*STUDY MATERIAL*
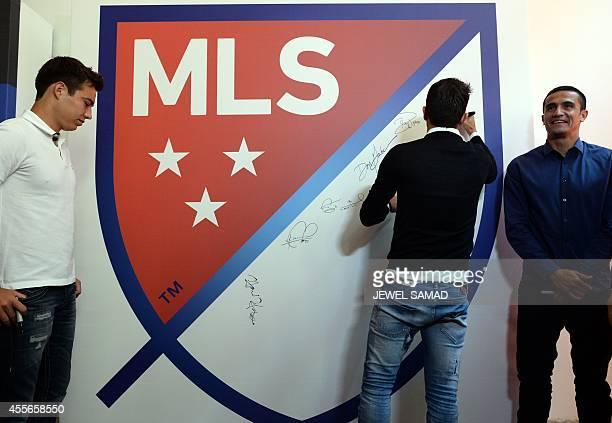 Chivas USA forward Erick Cubo Torres and New York Red Bulls midfielder Tim Cahill look on as New York City Football Club forward David Villa...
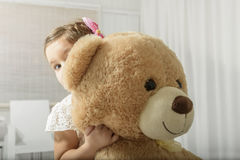 Little girl playing with teddy bear. Portrait of expressive little girl hugging huge plush bear, indoor shot on white room Stock Photos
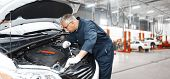 stock photo of auto garage  - Car mechanic in uniform - JPG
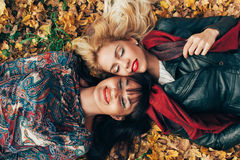 Two women lying in the leaves Royalty Free Stock Photos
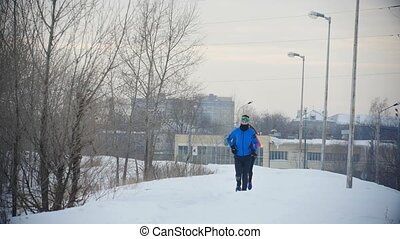 Three young athletes running in winter outdoor, sport and...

*TASK TO CARRY OUT*
Give the records again exactly, minus the pictures.

*EXPECTED OUTPUT*
 Chivas USA forward Erick Cubo Torres and New York Red Bulls midfielder Tim Cahill look on as New York City Football Club forward David Villa...
 Little girl playing with teddy bear. Portrait of expressive little girl hugging huge plush bear, indoor shot on white room Stock Photos
 stock photo of auto garage  - Car mechanic in uniform - JPG
 Two women lying in the leaves Royalty Free Stock Photos
 Three young athletes running in winter outdoor, sport and...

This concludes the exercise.